** Instructions to follow **
Please set down the listing exactly, from the first line to the last.

** Given records **
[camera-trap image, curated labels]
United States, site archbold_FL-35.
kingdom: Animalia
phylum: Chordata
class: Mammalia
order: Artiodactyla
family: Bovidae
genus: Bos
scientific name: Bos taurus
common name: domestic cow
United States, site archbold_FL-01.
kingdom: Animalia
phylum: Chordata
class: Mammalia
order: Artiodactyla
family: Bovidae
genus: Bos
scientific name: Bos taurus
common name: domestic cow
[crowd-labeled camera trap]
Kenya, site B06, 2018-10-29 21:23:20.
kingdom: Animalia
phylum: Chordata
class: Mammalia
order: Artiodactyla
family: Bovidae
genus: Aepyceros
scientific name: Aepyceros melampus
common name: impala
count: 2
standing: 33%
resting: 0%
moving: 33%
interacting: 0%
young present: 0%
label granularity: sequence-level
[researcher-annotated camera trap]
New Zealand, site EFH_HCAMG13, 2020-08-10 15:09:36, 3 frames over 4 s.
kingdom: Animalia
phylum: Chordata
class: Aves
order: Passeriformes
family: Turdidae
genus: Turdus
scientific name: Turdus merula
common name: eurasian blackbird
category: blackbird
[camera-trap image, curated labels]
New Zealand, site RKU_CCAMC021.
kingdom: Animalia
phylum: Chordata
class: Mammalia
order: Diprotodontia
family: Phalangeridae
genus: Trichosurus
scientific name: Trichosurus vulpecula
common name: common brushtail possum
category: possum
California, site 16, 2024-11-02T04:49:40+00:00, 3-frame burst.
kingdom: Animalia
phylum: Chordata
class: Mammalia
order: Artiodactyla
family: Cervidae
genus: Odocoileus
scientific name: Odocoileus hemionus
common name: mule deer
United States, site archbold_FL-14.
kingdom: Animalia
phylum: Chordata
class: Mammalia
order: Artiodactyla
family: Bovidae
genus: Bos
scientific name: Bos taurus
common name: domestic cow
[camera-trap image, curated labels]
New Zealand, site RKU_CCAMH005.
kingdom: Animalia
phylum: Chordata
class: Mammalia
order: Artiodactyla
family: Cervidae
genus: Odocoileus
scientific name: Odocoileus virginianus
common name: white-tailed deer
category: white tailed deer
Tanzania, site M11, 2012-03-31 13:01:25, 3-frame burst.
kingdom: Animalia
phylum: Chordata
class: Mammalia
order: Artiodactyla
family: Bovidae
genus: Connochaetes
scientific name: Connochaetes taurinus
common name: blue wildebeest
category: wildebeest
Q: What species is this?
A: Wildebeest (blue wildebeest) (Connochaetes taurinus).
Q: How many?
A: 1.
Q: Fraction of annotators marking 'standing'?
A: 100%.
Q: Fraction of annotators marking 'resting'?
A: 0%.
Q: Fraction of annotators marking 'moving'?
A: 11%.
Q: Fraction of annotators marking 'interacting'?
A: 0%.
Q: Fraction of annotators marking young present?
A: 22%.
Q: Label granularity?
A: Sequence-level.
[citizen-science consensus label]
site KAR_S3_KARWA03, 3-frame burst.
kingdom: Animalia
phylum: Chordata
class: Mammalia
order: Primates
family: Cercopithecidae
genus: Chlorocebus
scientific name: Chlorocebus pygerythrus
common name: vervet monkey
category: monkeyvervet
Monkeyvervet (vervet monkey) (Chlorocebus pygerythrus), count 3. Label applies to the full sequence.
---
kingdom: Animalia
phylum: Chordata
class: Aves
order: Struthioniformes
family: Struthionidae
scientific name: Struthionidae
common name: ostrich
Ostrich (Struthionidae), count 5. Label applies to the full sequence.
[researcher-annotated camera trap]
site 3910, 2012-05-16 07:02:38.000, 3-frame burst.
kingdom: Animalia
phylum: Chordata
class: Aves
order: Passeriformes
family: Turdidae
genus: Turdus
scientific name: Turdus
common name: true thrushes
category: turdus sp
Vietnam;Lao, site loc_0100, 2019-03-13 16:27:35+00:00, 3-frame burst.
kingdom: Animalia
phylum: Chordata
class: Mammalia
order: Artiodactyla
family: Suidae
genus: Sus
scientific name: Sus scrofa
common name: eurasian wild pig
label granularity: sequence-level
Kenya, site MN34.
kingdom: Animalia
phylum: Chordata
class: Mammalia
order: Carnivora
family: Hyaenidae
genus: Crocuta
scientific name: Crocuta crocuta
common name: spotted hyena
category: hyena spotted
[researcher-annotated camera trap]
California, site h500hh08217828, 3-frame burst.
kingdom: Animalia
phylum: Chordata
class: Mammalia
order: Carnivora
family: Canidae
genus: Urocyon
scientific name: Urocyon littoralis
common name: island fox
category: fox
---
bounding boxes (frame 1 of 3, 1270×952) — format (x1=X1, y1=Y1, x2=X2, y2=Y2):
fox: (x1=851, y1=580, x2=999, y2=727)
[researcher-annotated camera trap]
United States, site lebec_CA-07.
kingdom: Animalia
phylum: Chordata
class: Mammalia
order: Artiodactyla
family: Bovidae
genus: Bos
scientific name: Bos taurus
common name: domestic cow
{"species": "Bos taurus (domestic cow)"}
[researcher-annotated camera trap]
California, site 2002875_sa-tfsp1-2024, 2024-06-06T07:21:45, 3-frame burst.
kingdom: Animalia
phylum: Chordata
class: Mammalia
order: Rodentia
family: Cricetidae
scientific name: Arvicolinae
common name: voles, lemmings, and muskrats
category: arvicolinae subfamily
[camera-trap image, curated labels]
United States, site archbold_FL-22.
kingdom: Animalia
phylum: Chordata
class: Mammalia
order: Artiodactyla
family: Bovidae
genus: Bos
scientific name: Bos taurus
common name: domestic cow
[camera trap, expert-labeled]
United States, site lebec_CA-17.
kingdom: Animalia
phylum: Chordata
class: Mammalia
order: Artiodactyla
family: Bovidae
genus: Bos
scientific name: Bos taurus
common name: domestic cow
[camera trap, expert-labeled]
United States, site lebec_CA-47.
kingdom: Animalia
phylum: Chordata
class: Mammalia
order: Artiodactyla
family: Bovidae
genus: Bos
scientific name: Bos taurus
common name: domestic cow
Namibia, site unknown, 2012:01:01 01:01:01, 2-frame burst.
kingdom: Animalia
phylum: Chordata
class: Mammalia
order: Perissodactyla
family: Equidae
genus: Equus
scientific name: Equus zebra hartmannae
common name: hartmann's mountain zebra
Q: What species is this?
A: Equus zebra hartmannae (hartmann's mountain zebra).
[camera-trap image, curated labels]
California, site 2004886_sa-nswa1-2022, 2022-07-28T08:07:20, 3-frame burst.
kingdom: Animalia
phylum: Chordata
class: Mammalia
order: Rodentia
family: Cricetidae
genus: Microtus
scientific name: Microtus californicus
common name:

** Completed exercise **
[camera-trap image, curated labels]
United States, site archbold_FL-35.
kingdom: Animalia
phylum: Chordata
class: Mammalia
order: Artiodactyla
family: Bovidae
genus: Bos
scientific name: Bos taurus
common name: domestic cow
United States, site archbold_FL-01.
kingdom: Animalia
phylum: Chordata
class: Mammalia
order: Artiodactyla
family: Bovidae
genus: Bos
scientific name: Bos taurus
common name: domestic cow
[crowd-labeled camera trap]
Kenya, site B06, 2018-10-29 21:23:20.
kingdom: Animalia
phylum: Chordata
class: Mammalia
order: Artiodactyla
family: Bovidae
genus: Aepyceros
scientific name: Aepyceros melampus
common name: impala
count: 2
standing: 33%
resting: 0%
moving: 33%
interacting: 0%
young present: 0%
label granularity: sequence-level
[researcher-annotated camera trap]
New Zealand, site EFH_HCAMG13, 2020-08-10 15:09:36, 3 frames over 4 s.
kingdom: Animalia
phylum: Chordata
class: Aves
order: Passeriformes
family: Turdidae
genus: Turdus
scientific name: Turdus merula
common name: eurasian blackbird
category: blackbird
[camera-trap image, curated labels]
New Zealand, site RKU_CCAMC021.
kingdom: Animalia
phylum: Chordata
class: Mammalia
order: Diprotodontia
family: Phalangeridae
genus: Trichosurus
scientific name: Trichosurus vulpecula
common name: common brushtail possum
category: possum
California, site 16, 2024-11-02T04:49:40+00:00, 3-frame burst.
kingdom: Animalia
phylum: Chordata
class: Mammalia
order: Artiodactyla
family: Cervidae
genus: Odocoileus
scientific name: Odocoileus hemionus
common name: mule deer
United States, site archbold_FL-14.
kingdom: Animalia
phylum: Chordata
class: Mammalia
order: Artiodactyla
family: Bovidae
genus: Bos
scientific name: Bos taurus
common name: domestic cow
[camera-trap image, curated labels]
New Zealand, site RKU_CCAMH005.
kingdom: Animalia
phylum: Chordata
class: Mammalia
order: Artiodactyla
family: Cervidae
genus: Odocoileus
scientific name: Odocoileus virginianus
common name: white-tailed deer
category: white tailed deer
Tanzania, site M11, 2012-03-31 13:01:25, 3-frame burst.
kingdom: Animalia
phylum: Chordata
class: Mammalia
order: Artiodactyla
family: Bovidae
genus: Connochaetes
scientific name: Connochaetes taurinus
common name: blue wildebeest
category: wildebeest
Q: What species is this?
A: Wildebeest (blue wildebeest) (Connochaetes taurinus).
Q: How many?
A: 1.
Q: Fraction of annotators marking 'standing'?
A: 100%.
Q: Fraction of annotators marking 'resting'?
A: 0%.
Q: Fraction of annotators marking 'moving'?
A: 11%.
Q: Fraction of annotators marking 'interacting'?
A: 0%.
Q: Fraction of annotators marking young present?
A: 22%.
Q: Label granularity?
A: Sequence-level.
[citizen-science consensus label]
site KAR_S3_KARWA03, 3-frame burst.
kingdom: Animalia
phylum: Chordata
class: Mammalia
order: Primates
family: Cercopithecidae
genus: Chlorocebus
scientific name: Chlorocebus pygerythrus
common name: vervet monkey
category: monkeyvervet
Monkeyvervet (vervet monkey) (Chlorocebus pygerythrus), count 3. Label applies to the full sequence.
---
kingdom: Animalia
phylum: Chordata
class: Aves
order: Struthioniformes
family: Struthionidae
scientific name: Struthionidae
common name: ostrich
Ostrich (Struthionidae), count 5. Label applies to the full sequence.
[researcher-annotated camera trap]
site 3910, 2012-05-16 07:02:38.000, 3-frame burst.
kingdom: Animalia
phylum: Chordata
class: Aves
order: Passeriformes
family: Turdidae
genus: Turdus
scientific name: Turdus
common name: true thrushes
category: turdus sp
Vietnam;Lao, site loc_0100, 2019-03-13 16:27:35+00:00, 3-frame burst.
kingdom: Animalia
phylum: Chordata
class: Mammalia
order: Artiodactyla
family: Suidae
genus: Sus
scientific name: Sus scrofa
common name: eurasian wild pig
label granularity: sequence-level
Kenya, site MN34.
kingdom: Animalia
phylum: Chordata
class: Mammalia
order: Carnivora
family: Hyaenidae
genus: Crocuta
scientific name: Crocuta crocuta
common name: spotted hyena
category: hyena spotted
[researcher-annotated camera trap]
California, site h500hh08217828, 3-frame burst.
kingdom: Animalia
phylum: Chordata
class: Mammalia
order: Carnivora
family: Canidae
genus: Urocyon
scientific name: Urocyon littoralis
common name: island fox
category: fox
---
bounding boxes (frame 1 of 3, 1270×952) — format (x1=X1, y1=Y1, x2=X2, y2=Y2):
fox: (x1=851, y1=580, x2=999, y2=727)
[researcher-annotated camera trap]
United States, site lebec_CA-07.
kingdom: Animalia
phylum: Chordata
class: Mammalia
order: Artiodactyla
family: Bovidae
genus: Bos
scientific name: Bos taurus
common name: domestic cow
{"species": "Bos taurus (domestic cow)"}
[researcher-annotated camera trap]
California, site 2002875_sa-tfsp1-2024, 2024-06-06T07:21:45, 3-frame burst.
kingdom: Animalia
phylum: Chordata
class: Mammalia
order: Rodentia
family: Cricetidae
scientific name: Arvicolinae
common name: voles, lemmings, and muskrats
category: arvicolinae subfamily
[camera-trap image, curated labels]
United States, site archbold_FL-22.
kingdom: Animalia
phylum: Chordata
class: Mammalia
order: Artiodactyla
family: Bovidae
genus: Bos
scientific name: Bos taurus
common name: domestic cow
[camera trap, expert-labeled]
United States, site lebec_CA-17.
kingdom: Animalia
phylum: Chordata
class: Mammalia
order: Artiodactyla
family: Bovidae
genus: Bos
scientific name: Bos taurus
common name: domestic cow
[camera trap, expert-labeled]
United States, site lebec_CA-47.
kingdom: Animalia
phylum: Chordata
class: Mammalia
order: Artiodactyla
family: Bovidae
genus: Bos
scientific name: Bos taurus
common name: domestic cow
Namibia, site unknown, 2012:01:01 01:01:01, 2-frame burst.
kingdom: Animalia
phylum: Chordata
class: Mammalia
order: Perissodactyla
family: Equidae
genus: Equus
scientific name: Equus zebra hartmannae
common name: hartmann's mountain zebra
Q: What species is this?
A: Equus zebra hartmannae (hartmann's mountain zebra).
[camera-trap image, curated labels]
California, site 2004886_sa-nswa1-2022, 2022-07-28T08:07:20, 3-frame burst.
kingdom: Animalia
phylum: Chordata
class: Mammalia
order: Rodentia
family: Cricetidae
genus: Microtus
scientific name: Microtus californicus
common name:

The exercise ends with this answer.